Bisherige Folgen: Eins | Zwei | Drei | Vier
Le René Kunz
Booking Agent, Tour Manager, Artist Manager, Light Operator bei Le R. | lerene.ch
Foto: Jan Holger Engberg
Gerade in diesem Jahr habe ich realisiert was Musik und Konzerte für mein Leben bedeuten. Ja, ausgerechnet in diesem Jahr. Wahrscheinlich hat sich durch die Absenz gezeigt, wie wichtig das ist.
Ohne Musik geht bei mir gar nichts. Musik löst immer etwas aus. Nicht nur schönes. Musik kann schmerzen. Musik kann auch nerven. Musik, die persönlich berührt, ist die Musik, die bleibt. Sei dies die Melancholie. Oder eine Euphorie.
Konzerte lösen das ebenfalls aus. Und nicht nur aus beruflicher Sicht. Aber natürlich auch. Es gehören die Nervosität davor und die Erleichterung danach dazu. Oder die Gelassenheit davor und die scharfe Kritik danach.
Welche Emotionen es auch immer sein mögen. Sie fehlen in diesem Jahr sehr stark. Und sind deswegen umso bedeutungsvoller.
Seraina Telli
Musikerin | serainatelli.com
Foto: Liane Paasila
Musik berührt die Leute auf einer Ebene wie es kaum etwas anders kann.
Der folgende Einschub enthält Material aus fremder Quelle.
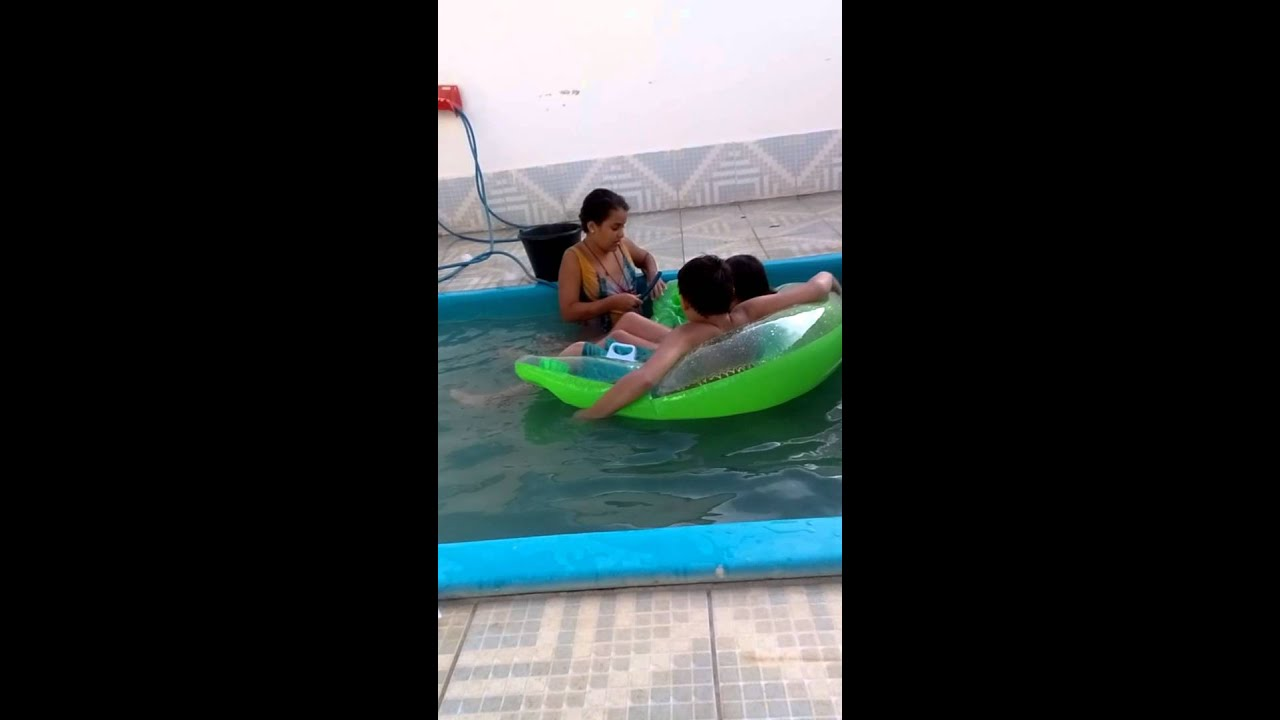 Blog na piscina youtube for Caillou na piscina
Vor allem an live Konzerten ist sehr stark zu spüren, wie die Musik Menschen zusammenbringt. Das macht sie zu einem unverzichtbaren Gut für uns alle.
Jake Gutzwiller
Musiker | glastonmusic.com
Gründer, Label Manager Bergmal | bergmal.ch
Foto: Thomas Egli
Musik gilt als Sprache der Gefühle. Sie ist die Synapse zu all unseren Emotionen. Eine vielschichtige Faszination mit unzähligen Überraschungselementen, welche uns mit purer Euphorie versorgt, uns auffängt, wenn es mal nötig ist und täglich begleitet. Musik ist Kunst. Und Earth without art is just Eh!
Spätestens seit «Hybrid Theory» hat mich die Musik nicht mehr losgelassen. Und ich bin bis heute sehr froh darüber. Ich war angetan, wie viele Facetten gleichzeitig in ein Lied verpackt werden konnte. Dank MTV konnte man sehen, wie die Songs bildlich interpretiert wurden.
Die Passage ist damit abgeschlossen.